Remember that the persons table was previously registered as an injectable table when the persons table class was imported. Now that the persons table is needed, inject calls this function, which requires the households and trace_hh_id objects as well. Since households has yet to be loaded, the system run the households inject table operation as well. The various calls also setup logging, tracing, stable random number management, etc.

#persons in persons.py requires households, trace_hh_id
@inject.table()
def persons(households, trace_hh_id):

  df = read_raw_persons(households)

  logger.info("loaded persons %s" % (df.shape,))

  df.index.name = 'person_id'

  # replace table function with dataframe
  inject.add_table('persons', df)

  pipeline.get_rn_generator().add_channel('persons', df)

  if trace_hh_id:
      tracing.register_traceable_table('persons', df)
      whale.trace_df(df, "raw.persons", warn_if_empty=True)

  return df

#households requires households_sample_size, override_hh_ids, trace_hh_id
@inject.table()
def households(households_sample_size, override_hh_ids, trace_hh_id):

  df_full = read_input_table("households")

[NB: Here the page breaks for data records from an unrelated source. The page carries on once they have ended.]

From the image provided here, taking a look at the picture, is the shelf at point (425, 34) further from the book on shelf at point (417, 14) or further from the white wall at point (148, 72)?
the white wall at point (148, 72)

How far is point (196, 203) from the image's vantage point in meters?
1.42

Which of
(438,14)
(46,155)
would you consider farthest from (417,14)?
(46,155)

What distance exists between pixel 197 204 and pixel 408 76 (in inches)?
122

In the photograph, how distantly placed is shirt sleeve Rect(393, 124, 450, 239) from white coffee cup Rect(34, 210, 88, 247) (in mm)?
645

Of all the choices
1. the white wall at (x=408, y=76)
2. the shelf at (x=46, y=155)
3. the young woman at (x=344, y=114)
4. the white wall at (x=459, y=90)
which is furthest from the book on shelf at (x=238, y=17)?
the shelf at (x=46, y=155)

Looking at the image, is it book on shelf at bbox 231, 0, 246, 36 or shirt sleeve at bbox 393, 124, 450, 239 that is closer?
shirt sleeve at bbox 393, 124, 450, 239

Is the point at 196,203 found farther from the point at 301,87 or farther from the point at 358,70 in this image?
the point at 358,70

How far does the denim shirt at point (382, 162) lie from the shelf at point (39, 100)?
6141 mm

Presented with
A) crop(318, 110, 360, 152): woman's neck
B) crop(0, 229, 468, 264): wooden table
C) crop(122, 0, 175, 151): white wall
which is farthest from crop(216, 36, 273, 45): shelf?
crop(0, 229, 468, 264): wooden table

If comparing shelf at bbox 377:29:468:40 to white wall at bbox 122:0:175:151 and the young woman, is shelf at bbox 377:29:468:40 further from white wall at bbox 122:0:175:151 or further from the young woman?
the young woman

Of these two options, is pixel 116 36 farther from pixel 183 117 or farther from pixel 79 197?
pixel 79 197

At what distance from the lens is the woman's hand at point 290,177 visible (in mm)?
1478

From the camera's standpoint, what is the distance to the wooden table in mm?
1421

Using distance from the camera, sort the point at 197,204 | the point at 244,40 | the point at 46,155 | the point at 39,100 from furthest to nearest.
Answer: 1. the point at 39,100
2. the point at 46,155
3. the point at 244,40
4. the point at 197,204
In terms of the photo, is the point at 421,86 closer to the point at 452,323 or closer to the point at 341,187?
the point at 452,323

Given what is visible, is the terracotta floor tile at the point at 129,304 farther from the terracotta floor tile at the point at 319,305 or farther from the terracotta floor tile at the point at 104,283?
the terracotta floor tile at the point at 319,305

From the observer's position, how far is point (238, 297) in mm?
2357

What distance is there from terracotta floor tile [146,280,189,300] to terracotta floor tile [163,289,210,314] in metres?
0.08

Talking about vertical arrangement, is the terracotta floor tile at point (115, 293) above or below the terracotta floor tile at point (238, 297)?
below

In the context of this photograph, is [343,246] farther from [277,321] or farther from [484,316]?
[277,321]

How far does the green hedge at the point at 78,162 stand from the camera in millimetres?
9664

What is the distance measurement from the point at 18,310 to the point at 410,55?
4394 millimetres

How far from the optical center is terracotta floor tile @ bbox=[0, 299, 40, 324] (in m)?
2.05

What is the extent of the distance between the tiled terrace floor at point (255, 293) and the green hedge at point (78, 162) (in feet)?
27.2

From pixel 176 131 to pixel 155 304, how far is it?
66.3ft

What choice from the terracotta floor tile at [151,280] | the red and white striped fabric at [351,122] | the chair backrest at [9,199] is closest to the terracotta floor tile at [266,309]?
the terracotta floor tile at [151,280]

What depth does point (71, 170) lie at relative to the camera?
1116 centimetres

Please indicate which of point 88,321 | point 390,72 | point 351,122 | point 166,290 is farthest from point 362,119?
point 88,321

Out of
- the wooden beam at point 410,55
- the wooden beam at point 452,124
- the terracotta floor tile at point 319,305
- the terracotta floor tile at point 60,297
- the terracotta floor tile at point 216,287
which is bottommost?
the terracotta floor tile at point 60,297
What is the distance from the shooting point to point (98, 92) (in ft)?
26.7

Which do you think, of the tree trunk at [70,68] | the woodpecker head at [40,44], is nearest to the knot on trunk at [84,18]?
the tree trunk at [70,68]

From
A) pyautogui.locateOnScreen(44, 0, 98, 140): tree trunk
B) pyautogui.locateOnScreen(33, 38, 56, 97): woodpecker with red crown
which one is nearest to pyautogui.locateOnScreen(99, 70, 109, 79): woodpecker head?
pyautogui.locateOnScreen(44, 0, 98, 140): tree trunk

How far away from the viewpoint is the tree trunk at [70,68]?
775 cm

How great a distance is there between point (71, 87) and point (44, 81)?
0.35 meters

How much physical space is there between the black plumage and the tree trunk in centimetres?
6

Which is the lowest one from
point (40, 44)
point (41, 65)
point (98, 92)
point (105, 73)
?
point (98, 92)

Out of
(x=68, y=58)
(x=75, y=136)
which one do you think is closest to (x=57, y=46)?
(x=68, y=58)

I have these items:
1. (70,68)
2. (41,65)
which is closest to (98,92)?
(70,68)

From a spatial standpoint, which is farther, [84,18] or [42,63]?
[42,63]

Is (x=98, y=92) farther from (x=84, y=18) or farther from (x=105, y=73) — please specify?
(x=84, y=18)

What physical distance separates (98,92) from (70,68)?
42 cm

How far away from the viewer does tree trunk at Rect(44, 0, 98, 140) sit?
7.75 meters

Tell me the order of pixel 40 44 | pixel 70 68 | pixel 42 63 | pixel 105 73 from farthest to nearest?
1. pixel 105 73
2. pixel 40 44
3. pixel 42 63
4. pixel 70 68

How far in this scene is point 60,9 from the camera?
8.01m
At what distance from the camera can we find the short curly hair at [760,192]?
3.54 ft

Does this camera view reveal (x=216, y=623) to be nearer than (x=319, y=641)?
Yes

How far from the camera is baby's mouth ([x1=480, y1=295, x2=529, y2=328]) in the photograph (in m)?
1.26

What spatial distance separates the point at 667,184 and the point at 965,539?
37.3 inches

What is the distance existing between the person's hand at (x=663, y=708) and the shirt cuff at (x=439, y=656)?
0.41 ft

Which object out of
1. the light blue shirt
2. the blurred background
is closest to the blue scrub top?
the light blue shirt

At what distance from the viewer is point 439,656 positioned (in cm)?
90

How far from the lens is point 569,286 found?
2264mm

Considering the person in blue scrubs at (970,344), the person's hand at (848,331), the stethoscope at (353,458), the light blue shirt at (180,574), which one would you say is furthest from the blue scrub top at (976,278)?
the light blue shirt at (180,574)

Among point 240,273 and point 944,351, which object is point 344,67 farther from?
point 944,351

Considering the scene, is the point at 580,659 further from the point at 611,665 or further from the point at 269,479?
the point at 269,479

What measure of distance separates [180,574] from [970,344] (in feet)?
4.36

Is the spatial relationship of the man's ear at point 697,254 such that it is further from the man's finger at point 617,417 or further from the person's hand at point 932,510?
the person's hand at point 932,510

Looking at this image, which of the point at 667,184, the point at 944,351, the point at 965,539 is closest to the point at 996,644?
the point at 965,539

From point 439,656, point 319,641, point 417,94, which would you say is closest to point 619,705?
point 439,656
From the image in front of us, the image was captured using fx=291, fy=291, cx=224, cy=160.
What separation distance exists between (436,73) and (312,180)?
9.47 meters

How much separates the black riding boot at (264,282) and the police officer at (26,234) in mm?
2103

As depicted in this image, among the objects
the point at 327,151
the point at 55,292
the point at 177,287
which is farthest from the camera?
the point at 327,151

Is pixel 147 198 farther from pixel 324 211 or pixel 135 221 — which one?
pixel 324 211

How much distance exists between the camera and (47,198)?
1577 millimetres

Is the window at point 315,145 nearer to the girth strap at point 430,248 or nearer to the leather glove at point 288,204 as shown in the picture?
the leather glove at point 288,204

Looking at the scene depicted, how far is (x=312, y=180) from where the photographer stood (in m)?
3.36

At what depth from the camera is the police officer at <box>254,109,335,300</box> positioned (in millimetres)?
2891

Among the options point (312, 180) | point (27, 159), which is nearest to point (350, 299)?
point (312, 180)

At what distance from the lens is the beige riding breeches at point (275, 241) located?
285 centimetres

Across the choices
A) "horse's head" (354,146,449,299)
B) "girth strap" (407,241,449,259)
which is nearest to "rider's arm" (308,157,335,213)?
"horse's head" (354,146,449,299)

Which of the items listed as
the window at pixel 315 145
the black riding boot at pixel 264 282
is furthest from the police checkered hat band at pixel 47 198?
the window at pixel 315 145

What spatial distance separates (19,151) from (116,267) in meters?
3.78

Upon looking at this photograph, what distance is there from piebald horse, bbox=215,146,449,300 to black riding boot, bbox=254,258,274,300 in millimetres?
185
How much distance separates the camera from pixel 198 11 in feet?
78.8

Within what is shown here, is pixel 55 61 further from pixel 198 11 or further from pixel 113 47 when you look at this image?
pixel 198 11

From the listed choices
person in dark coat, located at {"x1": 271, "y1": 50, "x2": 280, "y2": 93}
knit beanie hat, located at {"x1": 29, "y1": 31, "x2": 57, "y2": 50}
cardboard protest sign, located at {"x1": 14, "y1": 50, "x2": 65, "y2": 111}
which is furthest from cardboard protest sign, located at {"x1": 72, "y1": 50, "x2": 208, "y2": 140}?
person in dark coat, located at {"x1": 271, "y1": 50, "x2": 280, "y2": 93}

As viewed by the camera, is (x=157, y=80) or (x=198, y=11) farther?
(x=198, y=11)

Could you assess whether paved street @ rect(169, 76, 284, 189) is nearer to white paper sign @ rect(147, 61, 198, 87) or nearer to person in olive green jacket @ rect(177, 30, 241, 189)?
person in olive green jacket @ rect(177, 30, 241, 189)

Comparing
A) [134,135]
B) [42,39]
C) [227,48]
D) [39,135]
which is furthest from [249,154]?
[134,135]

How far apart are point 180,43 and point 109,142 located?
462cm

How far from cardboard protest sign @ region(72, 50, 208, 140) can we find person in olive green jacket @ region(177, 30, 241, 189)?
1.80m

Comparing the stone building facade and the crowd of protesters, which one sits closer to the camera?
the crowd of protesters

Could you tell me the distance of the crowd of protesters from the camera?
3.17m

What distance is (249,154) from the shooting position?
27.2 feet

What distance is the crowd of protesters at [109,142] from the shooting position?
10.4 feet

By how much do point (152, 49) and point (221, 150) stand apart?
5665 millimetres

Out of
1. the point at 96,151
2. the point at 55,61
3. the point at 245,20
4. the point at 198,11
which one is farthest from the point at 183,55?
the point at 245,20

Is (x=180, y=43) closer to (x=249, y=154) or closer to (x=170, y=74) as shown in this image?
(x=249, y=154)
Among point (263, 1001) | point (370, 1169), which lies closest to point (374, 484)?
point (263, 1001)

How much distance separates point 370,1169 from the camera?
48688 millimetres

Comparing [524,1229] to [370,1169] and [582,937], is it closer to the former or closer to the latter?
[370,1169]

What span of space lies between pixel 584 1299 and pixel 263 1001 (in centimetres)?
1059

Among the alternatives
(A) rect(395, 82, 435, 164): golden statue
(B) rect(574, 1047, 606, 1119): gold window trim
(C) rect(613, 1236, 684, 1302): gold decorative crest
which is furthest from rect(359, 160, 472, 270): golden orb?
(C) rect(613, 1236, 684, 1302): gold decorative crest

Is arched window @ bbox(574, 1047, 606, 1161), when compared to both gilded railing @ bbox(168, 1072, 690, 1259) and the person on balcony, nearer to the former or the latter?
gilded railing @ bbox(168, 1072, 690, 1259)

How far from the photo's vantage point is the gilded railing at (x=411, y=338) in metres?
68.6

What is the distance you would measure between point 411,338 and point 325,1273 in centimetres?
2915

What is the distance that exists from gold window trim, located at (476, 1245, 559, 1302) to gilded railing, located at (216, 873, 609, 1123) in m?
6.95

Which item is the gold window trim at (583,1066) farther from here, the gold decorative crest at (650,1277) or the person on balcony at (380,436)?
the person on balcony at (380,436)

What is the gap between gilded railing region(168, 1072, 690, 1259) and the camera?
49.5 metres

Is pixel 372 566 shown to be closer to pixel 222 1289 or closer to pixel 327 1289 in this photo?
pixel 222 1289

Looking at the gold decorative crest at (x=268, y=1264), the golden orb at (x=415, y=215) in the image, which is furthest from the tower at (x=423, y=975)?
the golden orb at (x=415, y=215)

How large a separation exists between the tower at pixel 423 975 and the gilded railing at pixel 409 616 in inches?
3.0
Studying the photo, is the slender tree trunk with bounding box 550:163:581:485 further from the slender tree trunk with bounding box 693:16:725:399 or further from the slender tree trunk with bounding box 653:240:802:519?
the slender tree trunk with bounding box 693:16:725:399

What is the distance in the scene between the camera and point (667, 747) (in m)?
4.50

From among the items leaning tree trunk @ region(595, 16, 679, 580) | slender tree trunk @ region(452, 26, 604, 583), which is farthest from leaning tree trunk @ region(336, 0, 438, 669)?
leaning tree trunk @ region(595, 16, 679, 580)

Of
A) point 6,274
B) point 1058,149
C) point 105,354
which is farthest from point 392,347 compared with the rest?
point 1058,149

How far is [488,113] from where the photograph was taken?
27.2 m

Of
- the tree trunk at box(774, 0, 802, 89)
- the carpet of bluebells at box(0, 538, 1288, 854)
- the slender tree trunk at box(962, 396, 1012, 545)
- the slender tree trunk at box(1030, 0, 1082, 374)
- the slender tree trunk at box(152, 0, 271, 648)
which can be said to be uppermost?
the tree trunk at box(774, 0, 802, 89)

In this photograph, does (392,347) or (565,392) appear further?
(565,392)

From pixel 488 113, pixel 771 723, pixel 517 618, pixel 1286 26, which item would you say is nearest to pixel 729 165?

The process continues until all the dependencies are resolved. It is the read_input_table function that actually reads the input tables from the input HDF5 or CSV file using the input_table_list found in settings.yaml

input_table_list:
  - tablename: households
    filename: households.csv
    index_col: household_id
    column_map:
      HHID: household_id

Running Model Components#

The next steps include running the model components specific to the individual implementation that you are running and as specified in the settings.yaml file.

Finishing Up#

The last models to be run by the data pipeline are:

  • write_data_dictionary, which writes the table_name, number of rows, number of columns, and number of bytes for each checkpointed table

  • track_skim_usage, which tracks skim data memory usage

  • write_tables, which writes pipeline tables as CSV files as specified by the output_tables setting

Back in the main run command, the final steps are to:

  • close the data pipeline (and attached HDF5 file)

Components#

Individual models and components are defined and described in the Developers Guide. Please refer to the Components section.